Put the lines of the data into a numbered list, starting with the line containing "How do you rank" and going on through the last line of the data. Leave out any blank lines.

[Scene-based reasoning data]
----------

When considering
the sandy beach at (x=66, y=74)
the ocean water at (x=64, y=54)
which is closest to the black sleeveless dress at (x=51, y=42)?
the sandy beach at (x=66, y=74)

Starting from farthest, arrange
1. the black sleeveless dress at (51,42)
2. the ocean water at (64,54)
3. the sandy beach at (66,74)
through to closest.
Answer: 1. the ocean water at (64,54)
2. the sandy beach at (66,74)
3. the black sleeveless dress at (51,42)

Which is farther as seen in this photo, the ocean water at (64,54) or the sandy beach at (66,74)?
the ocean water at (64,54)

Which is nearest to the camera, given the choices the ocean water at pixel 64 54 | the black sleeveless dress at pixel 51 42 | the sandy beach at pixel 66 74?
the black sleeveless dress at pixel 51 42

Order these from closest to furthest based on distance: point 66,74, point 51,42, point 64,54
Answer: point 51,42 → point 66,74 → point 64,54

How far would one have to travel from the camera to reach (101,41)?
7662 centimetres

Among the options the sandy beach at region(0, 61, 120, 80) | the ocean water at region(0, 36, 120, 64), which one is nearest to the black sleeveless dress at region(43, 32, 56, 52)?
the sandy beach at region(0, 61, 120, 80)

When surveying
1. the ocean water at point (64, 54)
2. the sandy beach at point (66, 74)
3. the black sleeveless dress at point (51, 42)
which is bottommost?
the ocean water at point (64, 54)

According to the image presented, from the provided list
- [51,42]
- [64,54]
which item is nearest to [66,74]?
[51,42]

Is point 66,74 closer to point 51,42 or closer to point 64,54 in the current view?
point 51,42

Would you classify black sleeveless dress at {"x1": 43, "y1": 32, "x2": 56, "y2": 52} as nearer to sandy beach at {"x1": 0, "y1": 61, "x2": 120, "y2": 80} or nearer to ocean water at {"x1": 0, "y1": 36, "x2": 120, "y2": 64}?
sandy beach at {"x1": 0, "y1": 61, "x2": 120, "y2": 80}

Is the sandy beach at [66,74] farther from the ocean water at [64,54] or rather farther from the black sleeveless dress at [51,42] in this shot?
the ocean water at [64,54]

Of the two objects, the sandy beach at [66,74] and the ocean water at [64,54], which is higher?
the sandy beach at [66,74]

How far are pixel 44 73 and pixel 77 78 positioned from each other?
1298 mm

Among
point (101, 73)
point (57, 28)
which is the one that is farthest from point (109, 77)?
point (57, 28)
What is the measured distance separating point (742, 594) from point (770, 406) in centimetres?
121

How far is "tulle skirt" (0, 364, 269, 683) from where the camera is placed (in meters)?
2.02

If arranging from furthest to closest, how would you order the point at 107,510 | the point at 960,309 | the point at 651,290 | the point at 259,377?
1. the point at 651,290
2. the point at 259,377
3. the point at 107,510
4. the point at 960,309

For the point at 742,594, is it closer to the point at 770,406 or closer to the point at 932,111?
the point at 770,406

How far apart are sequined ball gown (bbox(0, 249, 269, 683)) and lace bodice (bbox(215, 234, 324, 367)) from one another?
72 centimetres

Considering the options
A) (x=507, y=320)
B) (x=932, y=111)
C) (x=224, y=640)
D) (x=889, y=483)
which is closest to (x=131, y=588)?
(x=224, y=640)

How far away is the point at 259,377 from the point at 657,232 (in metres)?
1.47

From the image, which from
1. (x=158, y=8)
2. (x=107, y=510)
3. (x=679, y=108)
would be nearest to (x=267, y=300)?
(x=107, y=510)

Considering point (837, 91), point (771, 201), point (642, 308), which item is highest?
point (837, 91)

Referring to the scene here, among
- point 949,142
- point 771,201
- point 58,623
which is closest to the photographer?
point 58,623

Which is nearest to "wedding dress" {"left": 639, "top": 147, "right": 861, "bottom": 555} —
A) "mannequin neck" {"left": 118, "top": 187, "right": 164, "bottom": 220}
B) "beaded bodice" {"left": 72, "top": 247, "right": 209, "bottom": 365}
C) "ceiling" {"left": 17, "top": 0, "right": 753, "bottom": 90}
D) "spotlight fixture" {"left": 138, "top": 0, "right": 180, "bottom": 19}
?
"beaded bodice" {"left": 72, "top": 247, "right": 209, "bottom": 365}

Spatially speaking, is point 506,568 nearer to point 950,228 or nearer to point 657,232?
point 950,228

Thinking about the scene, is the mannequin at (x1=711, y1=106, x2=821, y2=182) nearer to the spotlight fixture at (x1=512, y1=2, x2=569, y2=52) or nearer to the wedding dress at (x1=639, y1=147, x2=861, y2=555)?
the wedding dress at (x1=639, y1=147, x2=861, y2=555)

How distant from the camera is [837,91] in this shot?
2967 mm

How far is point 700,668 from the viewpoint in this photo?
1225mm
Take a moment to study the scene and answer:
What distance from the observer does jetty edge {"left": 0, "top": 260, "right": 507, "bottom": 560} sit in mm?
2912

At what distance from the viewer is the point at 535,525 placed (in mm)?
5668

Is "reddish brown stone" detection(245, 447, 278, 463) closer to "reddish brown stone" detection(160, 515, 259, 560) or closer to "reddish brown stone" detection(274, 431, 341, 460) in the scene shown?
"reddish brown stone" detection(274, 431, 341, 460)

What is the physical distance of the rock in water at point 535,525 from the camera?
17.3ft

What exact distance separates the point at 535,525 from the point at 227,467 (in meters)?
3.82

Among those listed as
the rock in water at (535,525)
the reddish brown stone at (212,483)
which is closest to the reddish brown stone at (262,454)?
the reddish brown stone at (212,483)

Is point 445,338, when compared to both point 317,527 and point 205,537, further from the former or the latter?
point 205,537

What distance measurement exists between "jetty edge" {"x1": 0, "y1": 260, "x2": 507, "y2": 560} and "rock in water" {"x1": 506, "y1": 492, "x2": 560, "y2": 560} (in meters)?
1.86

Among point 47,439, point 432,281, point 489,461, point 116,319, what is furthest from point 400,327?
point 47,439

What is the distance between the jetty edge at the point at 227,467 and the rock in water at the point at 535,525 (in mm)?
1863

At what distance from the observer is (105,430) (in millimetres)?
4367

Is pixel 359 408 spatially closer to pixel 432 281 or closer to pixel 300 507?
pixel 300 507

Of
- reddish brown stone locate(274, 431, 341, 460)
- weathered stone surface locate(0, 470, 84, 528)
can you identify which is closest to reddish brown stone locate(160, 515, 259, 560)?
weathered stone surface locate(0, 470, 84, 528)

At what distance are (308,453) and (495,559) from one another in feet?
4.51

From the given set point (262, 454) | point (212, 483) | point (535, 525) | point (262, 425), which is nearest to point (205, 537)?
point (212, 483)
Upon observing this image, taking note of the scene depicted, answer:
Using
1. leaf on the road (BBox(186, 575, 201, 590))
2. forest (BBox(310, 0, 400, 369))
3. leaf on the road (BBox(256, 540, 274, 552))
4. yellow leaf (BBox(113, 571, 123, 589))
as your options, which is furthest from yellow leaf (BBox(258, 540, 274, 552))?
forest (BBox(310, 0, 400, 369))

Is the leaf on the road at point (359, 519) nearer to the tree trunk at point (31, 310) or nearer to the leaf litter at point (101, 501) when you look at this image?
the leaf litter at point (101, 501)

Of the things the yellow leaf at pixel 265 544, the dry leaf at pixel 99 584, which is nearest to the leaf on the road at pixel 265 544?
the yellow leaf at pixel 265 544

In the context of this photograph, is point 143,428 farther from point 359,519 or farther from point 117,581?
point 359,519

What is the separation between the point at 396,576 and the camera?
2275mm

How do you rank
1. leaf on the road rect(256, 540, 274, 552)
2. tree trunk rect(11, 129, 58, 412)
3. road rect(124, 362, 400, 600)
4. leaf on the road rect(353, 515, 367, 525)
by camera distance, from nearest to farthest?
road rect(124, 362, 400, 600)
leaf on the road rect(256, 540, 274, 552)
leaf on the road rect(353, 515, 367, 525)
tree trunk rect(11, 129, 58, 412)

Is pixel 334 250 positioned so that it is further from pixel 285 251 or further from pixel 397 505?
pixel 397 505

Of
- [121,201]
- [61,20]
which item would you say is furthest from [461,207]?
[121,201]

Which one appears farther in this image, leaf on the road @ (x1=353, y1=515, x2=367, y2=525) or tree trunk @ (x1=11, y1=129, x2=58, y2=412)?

----------

_CORRECT ANSWER_.
1. How do you rank
2. 1. leaf on the road rect(256, 540, 274, 552)
3. 2. tree trunk rect(11, 129, 58, 412)
4. 3. road rect(124, 362, 400, 600)
5. 4. leaf on the road rect(353, 515, 367, 525)
6. by camera distance, from nearest to farthest?
7. road rect(124, 362, 400, 600)
8. leaf on the road rect(256, 540, 274, 552)
9. leaf on the road rect(353, 515, 367, 525)
10. tree trunk rect(11, 129, 58, 412)
11. Is pixel 334 250 positioned so that it is further from pixel 285 251 or further from pixel 397 505?
12. pixel 397 505
13. Of
14. - [121,201]
15. - [61,20]
16. which item would you say is furthest from [461,207]?
17. [121,201]
18. Which one appears farther in this image, leaf on the road @ (x1=353, y1=515, x2=367, y2=525) or tree trunk @ (x1=11, y1=129, x2=58, y2=412)?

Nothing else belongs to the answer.